What’s left for Trump is not an impossible challenge, for after Tuesday’s victories; Trump needs to win approximately 54 percent of the roughly 1,100 delegates still up for grabs. And this is not considers to be unmanageable, especially when factoring in winner-take-all states, like Arizona’s 58 delegates and New Jersey’s 51 delegates.

Next up for Republicans is a debate in Salt Lake City on Monday, even though Trump stated last week that he might not take part of it. On Tuesday, both parties will have primaries in Arizona and Utah, and Democrats will vote in Idaho.The wins for former Secretary of State Clinton, 68, added to her lead in pledged delegates over Senator Sanders, 74, of Vermont, and gave her an almost insurmountable edge, burying the memory of her stunning loss in Michigan last week.

“With more than half the delegates yet to be chosen and a calendar that favors us in the weeks and months to come, we remain confident that our campaign is on a path to win the nomination,” Sanders said in a statement issued in the early hours on Wednesday. As she had after other primary wins, Clinton was thinking on Tuesday about a possible match-up in the Nov. 8 presidential election with Trump.

“We can’t lose what made America great in the first place, and this isn’t just about Donald Trump,” Clinton told supporters in West Palm Beach, Florida. “We can’t just talk about economic inequality; we have to take on all forms of inequality and discrimination.”

Kasich’s win in Ohio, his first in the nominating fight, makes him the candidate of choice for party leaders worried Trump’s rowdy campaign will lead Republicans to defeat not only in the presidential race, but also in state and U.S. congressional races.Kasich, who has tried to emphasize the positive in a Republican race dominated by the pugnacious Trump, said his campaign was “about holding us together, not pulling us apart.”

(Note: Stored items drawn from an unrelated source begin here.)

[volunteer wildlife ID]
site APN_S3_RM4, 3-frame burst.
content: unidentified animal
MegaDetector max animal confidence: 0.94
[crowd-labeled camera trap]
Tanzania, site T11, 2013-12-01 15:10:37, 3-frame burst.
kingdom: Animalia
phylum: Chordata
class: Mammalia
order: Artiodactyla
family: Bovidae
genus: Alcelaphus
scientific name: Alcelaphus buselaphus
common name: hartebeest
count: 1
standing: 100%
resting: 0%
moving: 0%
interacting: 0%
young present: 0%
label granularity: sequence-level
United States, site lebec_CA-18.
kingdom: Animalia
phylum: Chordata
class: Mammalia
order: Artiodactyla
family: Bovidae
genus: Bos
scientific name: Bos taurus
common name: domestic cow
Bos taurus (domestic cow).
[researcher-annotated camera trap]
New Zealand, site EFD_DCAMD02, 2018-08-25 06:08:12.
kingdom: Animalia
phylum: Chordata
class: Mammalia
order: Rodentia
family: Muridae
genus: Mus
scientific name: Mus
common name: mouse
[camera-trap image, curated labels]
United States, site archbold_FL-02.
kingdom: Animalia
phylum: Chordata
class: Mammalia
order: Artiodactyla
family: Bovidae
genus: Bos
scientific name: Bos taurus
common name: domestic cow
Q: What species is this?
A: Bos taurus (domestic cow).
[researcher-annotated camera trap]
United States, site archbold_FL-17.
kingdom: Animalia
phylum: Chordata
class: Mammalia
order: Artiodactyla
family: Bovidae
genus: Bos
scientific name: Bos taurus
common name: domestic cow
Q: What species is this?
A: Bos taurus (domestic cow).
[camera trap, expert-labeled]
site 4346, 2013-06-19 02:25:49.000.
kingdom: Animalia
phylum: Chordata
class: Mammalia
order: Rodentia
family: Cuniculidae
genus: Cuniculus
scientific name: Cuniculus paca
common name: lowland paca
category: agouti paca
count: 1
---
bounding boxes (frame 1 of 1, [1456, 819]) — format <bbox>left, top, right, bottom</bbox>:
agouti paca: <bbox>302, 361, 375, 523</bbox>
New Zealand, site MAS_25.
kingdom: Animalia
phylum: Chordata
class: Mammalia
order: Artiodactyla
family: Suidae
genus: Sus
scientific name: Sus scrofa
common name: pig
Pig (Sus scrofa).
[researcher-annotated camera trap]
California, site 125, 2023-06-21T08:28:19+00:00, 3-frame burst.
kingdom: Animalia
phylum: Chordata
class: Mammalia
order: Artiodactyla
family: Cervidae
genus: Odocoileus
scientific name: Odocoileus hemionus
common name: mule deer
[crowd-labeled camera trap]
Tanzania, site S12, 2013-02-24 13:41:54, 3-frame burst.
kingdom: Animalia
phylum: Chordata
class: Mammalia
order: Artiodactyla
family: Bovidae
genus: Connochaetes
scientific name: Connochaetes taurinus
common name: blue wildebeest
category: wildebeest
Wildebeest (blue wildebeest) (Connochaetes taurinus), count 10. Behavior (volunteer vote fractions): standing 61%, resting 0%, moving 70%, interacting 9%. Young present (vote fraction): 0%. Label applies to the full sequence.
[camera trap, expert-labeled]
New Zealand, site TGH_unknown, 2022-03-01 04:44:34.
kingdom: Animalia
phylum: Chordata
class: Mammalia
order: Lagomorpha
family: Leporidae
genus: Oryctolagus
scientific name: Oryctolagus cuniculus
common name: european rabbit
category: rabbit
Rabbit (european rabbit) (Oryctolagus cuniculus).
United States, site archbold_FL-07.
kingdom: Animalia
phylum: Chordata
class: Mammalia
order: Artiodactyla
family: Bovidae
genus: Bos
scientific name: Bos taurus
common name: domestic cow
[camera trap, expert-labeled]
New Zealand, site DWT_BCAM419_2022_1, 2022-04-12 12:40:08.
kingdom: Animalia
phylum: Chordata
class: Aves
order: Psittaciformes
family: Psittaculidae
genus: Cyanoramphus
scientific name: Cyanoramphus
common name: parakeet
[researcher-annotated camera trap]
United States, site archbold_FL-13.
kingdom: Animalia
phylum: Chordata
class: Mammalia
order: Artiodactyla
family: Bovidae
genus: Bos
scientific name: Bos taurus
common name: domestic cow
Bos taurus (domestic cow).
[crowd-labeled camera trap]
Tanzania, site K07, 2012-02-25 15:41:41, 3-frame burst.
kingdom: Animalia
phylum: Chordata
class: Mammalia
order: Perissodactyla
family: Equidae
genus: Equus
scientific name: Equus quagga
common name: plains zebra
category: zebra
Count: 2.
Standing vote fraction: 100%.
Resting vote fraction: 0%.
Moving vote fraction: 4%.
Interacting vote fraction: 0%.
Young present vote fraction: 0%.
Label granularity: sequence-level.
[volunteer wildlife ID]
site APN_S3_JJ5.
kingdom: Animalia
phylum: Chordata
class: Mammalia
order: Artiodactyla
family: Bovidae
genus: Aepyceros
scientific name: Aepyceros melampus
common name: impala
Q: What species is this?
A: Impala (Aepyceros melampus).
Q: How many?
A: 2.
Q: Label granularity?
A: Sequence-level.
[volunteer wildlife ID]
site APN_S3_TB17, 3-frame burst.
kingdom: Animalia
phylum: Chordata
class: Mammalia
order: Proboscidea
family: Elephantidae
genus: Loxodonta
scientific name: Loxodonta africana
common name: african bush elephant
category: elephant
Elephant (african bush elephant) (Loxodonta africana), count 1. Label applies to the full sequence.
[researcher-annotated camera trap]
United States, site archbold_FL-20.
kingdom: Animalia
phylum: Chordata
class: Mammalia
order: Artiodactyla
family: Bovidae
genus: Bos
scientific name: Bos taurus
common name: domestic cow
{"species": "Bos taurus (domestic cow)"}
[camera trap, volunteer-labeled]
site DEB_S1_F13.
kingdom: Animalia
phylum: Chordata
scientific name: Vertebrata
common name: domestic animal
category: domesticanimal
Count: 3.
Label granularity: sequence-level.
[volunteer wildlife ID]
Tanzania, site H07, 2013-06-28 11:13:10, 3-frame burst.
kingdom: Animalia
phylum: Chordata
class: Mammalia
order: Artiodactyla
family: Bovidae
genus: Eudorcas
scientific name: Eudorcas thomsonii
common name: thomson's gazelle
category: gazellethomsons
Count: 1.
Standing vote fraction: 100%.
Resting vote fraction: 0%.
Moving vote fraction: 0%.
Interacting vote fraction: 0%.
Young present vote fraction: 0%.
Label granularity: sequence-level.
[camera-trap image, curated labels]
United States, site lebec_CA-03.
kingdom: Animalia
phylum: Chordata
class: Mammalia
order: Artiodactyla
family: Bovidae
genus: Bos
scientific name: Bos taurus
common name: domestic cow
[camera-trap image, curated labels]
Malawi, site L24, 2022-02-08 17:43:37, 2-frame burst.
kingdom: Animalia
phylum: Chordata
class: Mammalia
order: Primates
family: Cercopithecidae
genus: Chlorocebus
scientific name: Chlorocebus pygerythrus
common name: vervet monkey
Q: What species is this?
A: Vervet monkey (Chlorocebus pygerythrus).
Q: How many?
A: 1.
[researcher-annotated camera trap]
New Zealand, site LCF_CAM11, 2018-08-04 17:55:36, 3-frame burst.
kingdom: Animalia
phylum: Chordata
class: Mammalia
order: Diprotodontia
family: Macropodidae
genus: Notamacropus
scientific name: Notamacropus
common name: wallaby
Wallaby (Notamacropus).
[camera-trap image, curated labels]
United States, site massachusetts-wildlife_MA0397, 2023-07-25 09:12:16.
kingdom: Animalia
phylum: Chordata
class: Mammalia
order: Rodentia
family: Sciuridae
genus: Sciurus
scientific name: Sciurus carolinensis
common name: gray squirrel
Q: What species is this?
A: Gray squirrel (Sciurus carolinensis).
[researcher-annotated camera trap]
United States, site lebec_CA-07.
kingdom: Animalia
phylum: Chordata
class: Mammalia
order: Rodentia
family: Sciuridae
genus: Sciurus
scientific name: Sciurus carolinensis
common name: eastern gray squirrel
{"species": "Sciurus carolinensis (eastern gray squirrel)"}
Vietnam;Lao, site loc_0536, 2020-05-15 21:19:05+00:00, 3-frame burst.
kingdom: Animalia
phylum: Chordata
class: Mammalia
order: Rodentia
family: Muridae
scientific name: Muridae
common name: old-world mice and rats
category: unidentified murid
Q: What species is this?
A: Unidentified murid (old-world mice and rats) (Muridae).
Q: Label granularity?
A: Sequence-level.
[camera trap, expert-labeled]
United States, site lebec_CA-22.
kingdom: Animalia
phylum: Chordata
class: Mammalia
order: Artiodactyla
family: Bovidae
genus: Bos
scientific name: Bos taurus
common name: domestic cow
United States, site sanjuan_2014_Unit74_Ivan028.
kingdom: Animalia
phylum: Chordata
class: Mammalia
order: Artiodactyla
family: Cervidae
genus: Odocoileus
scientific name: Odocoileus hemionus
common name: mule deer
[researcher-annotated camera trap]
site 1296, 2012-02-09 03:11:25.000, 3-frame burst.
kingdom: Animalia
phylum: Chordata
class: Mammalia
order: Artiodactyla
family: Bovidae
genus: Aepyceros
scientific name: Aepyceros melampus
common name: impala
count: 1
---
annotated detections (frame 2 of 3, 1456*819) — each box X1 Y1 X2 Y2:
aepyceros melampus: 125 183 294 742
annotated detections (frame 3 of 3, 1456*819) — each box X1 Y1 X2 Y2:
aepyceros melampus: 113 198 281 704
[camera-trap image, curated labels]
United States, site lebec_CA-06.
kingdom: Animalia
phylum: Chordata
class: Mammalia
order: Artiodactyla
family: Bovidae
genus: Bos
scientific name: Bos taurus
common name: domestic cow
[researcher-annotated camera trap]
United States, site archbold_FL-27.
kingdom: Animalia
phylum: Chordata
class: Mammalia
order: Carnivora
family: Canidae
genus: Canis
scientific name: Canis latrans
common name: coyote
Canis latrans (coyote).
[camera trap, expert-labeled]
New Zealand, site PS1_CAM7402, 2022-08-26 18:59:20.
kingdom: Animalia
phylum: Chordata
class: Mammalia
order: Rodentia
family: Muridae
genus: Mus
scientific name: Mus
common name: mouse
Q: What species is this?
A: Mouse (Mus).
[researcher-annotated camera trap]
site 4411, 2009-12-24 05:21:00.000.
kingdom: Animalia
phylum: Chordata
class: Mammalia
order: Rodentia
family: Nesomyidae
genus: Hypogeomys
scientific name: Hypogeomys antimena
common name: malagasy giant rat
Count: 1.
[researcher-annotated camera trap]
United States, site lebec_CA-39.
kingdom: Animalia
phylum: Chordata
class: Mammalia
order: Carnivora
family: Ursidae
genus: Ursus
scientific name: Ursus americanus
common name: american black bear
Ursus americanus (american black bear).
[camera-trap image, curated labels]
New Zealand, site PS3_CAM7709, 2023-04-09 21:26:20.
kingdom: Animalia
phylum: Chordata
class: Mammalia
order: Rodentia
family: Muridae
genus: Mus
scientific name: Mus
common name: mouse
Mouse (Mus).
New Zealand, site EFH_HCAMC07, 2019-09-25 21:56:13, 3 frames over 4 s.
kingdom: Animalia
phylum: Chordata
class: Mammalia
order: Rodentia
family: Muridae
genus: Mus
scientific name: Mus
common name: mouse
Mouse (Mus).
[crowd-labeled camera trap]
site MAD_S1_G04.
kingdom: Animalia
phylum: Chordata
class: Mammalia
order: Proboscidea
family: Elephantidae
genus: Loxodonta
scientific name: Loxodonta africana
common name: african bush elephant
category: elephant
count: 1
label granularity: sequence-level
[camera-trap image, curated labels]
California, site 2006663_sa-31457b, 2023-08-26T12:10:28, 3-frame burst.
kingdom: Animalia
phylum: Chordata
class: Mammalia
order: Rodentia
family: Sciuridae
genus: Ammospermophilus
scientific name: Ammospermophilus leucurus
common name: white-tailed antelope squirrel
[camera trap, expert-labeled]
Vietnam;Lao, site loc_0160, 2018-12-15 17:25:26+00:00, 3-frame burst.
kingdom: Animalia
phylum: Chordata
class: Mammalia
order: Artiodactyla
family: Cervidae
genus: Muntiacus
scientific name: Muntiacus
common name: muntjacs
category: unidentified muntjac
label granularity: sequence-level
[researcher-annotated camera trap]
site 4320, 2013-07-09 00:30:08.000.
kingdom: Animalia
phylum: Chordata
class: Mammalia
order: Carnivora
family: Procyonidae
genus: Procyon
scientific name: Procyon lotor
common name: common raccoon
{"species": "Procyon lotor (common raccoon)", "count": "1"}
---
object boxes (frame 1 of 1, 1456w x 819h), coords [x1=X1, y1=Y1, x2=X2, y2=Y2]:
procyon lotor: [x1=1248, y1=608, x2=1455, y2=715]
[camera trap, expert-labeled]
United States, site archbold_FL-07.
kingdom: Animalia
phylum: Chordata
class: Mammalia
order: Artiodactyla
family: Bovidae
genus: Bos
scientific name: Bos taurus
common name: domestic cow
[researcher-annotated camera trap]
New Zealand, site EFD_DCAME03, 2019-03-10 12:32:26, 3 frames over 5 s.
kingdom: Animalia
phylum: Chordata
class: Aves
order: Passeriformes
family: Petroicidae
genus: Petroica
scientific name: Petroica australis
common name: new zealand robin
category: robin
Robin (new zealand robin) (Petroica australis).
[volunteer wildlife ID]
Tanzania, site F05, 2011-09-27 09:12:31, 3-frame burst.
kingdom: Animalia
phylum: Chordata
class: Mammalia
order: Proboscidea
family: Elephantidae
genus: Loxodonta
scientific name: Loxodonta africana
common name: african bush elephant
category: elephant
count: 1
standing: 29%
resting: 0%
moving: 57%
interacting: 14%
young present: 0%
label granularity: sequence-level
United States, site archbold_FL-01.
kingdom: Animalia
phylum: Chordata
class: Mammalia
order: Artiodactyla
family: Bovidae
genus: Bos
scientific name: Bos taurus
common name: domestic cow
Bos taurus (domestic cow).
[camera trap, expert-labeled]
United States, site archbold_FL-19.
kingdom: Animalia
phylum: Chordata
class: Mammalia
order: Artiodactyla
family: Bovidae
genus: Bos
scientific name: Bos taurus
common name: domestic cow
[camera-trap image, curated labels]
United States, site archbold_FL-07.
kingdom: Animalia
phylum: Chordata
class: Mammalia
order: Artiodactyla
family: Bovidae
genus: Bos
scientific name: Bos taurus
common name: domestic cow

“I will not take the low road to the highest office in the land,” Kasich told supporters in Berea, Ohio. “We are going to go all the way to Cleveland and secure the Republican nomination.”

The loss in his home state of Florida was a brutal blow for Rubio, who was once a rising star in the party and had become the choice of the party establishment’s anti-Trump forces until his campaign nosedived.

“People are angry, people are frustrated,” he said, adding it would have been easy to stir up those frustrations and make people more angry. “I chose a different route and I’m proud of it.”Trump’s closest challenger is Cruz, a favorite of the conservative Tea Party, who is second to Trump in delegates but has struggled in states where conservative evangelicals, among Cruz’s biggest supporters, are not dominant.

Trump won all 99 of the state’s delegates by capturing Florida, giving him a huge lift in his drive to the nomination.

Kasich’s chief strategist, John Weaver, argued in a memo released after the Ohio result that no candidate was going to win the necessary delegates before the convention and Kasich would be the best Republican candidate to go up against Clinton.